Aquel era un mensaje oscuro. Era una ensalada de números y letras, regados a como fuera sobre el papel terso del teletipo de la agencia Prensa Latina, y sin más indicios de pertenencia que no fueran los devaneos de un loco.
Entonces, el periodista argentino Rodolfo Walsh debió estirar los labios en un gesto de fastidio; pero algo lo sacudió. Dentro de aquel caos, que había sido transmitido por la agencia Tropical Cable, aparecían ciertos números y palabras que se repetían con una persistencia y un orden caprichoso.
Días después, luego de noches enteras de estudio sobre los manuales de criptografía, Walsh confirmaba sus sospechas.
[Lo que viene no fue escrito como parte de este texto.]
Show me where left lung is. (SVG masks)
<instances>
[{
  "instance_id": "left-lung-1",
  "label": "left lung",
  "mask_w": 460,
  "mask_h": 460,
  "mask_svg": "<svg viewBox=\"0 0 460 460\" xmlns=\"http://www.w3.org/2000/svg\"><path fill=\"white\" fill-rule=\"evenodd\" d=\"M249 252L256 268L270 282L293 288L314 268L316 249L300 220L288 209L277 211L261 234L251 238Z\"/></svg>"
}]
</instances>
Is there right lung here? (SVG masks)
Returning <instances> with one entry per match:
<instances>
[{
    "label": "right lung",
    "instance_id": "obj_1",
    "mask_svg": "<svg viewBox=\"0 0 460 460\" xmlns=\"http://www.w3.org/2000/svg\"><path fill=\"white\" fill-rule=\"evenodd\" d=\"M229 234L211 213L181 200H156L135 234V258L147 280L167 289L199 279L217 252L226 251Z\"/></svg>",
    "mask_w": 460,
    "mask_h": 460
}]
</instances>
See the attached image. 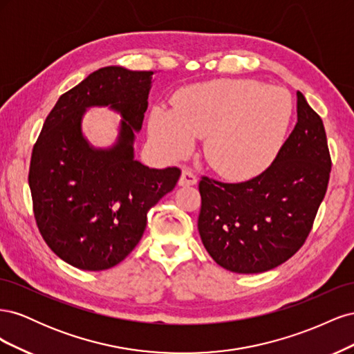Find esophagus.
Returning a JSON list of instances; mask_svg holds the SVG:
<instances>
[{"label":"esophagus","instance_id":"esophagus-1","mask_svg":"<svg viewBox=\"0 0 354 354\" xmlns=\"http://www.w3.org/2000/svg\"><path fill=\"white\" fill-rule=\"evenodd\" d=\"M196 176L192 173V171L189 168H183V171H181V176L178 178V185L180 186H194L196 185Z\"/></svg>","mask_w":354,"mask_h":354}]
</instances>
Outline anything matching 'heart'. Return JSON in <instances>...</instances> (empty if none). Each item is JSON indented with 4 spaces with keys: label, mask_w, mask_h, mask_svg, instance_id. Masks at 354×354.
<instances>
[{
    "label": "heart",
    "mask_w": 354,
    "mask_h": 354,
    "mask_svg": "<svg viewBox=\"0 0 354 354\" xmlns=\"http://www.w3.org/2000/svg\"><path fill=\"white\" fill-rule=\"evenodd\" d=\"M294 104L281 87L252 80H217L189 85L173 111L152 109L147 130L168 159L187 155L195 137L205 136L203 156L224 178L250 180L264 173L285 145Z\"/></svg>",
    "instance_id": "1"
}]
</instances>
Aquel mensaje no era una inocencia, sino un cifrado del jefe de la CIA en Guatemala, donde informaba de los preparativos de la invasión a Cuba.
Esta anécdota, que tuvo lugar poco tiempo antes del ataque a Playa Girón, podría haber quedado en la historia como un episodio más dentro de los avatares del periodismo, si no fuera por la persona que lo protagonizó.
Walsh había nacido el 9 de enero de 1927, en la localidad de Choele-Choel, en la provincia de Río Negro, Argentina. Descendía de irlandeses, le gustaba el ajedrez, las mujeres bonitas y cargadas de misterio, y también las novelas y cuentos policiacos, al punto de que fueron ellos los que le desataron su pasión por la literatura.
Sin embargo, su salto grande lo hizo a finales de 1956. Seis meses antes, por la noche y en plena calle, lo habían sorprendido los tiros de un intento de golpe de Estado contra el gobierno militar del general Aramburu. Al final pensó que sería una noche para contarla a sus nietos, cuando un hombre le dijo: «Hay un fusilado que vive».
Este título de Rodolfo Walsh fue publicado por el Fondo Editorial de Casa de las Américas. Y así comenzaron las indagaciones, que terminaron en Operación Masacre, un reportaje de denuncia, escrito con los valores de las buenas novelas de ficción, y que ahora vuelve aparecer en Cuba por obra y gracia de la pasada Feria Internacional del Libro y cuya primera línea es una clase de periodismo en sí misma: «Nicolás Carrazana no era un hombre feliz, esa noche del 9 de junio de 1956».
Pocos años después, el escritor norteamericano Truman Capote anunciaba al mundo la creación de la novela de no ficción o la novela-reportaje cuando publicó A sangre fría, su libro sobre el asesinato de una familia en un pueblo de granjeros en Estados Unidos.
Pero el bueno de Truman se equivocaba. Porque un argentino irreverente y parco se le había adelantado, al menos en la intención de unir literatura con periodismo. Solo que, mientras Capote escribió su libro con la premeditación de hacer valer una teoría, Walsh armó el suyo por pura inspiración y a golpe de inteligencia, y con la convicción de que un intelectual no es grande solo por su obra, sino también por el comprometimiento real y ético con su pueblo.
Ahora, con tantos petimetres en el mundo metidos a escritores y proclamando su desentendimiento de todo —menos la billetera—, el ejemplo de Walsh viene a recordarnos que un escritor será recordado no solo por sus páginas, sino también por la vergüenza de sus actos.
Walsh pudo encerrarse a escribir unos relatos que hoy tendríamos como libros de cabecera. Pero no lo hizo y en cambio se adentró en la lucha contra la dictadura de su país, viviendo los sobresaltos de los clandestinos y soportando la noticia del suicidio de su hija con un tiro en la cabeza antes de caer en manos de la policía.
Por esos días, Gabriel García Márquez, que tanto lo quiso, le recordó la condición ética de Walsh al escritor Miguel Mujica Laínez. El autor de Bomarzo había dicho a su llegada a España que en la Argentina de la dictadura todos los escritores grandes (Borges, Sábato, Silvina Ocampo, Bioy Casares y él mismo) estaban tranquilos y que los militares les daban el pasaporte sin dificultad alguna, al punto de que podían viajar a París si es que así lo querían.
Al saberlo, Gabo le respondió en una carta pública: «Hay dos (escritores) que yo considero muy grandes y que, sin embargo, no están tan tranquilos como ustedes. Me refiero a Rodolfo Walsh y Haroldo Conti, que hace ya varios años fueron secuestrados en sus domicilios por patrullas de la represión oficial y que nunca más se ha sabido de ellos. Usted y todos los escritores grandes que cita serían todavía mucho más grandes si sacrificaran un poco de su tranquilidad y su grandeza y le pidieran al Gobierno argentino un par de esos pasaportes tan fáciles, para Rodolfo Walsh y Haroldo Conti».